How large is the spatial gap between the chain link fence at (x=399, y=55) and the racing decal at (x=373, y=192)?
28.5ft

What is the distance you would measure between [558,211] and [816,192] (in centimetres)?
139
...
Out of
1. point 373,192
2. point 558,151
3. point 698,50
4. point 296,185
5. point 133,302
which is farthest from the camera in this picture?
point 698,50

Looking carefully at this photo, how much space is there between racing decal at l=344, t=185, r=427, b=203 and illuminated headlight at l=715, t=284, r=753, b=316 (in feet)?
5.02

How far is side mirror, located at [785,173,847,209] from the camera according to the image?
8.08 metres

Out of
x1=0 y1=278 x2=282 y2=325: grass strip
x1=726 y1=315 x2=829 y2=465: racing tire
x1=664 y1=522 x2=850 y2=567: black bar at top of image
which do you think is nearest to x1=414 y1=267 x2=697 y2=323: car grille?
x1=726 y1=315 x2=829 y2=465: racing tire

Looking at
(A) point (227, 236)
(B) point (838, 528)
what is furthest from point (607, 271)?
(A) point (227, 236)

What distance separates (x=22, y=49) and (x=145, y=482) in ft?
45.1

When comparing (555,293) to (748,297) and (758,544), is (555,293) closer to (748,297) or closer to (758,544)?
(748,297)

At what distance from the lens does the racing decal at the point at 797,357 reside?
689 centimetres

Prompt – Switch "lens" to "camera" in the listing lines from the one containing "At what distance" through the one containing "689 centimetres", inclusive, and give those lines with nothing else changed.

Output –
At what distance from the camera does the racing decal at the point at 797,357 reside?
689 centimetres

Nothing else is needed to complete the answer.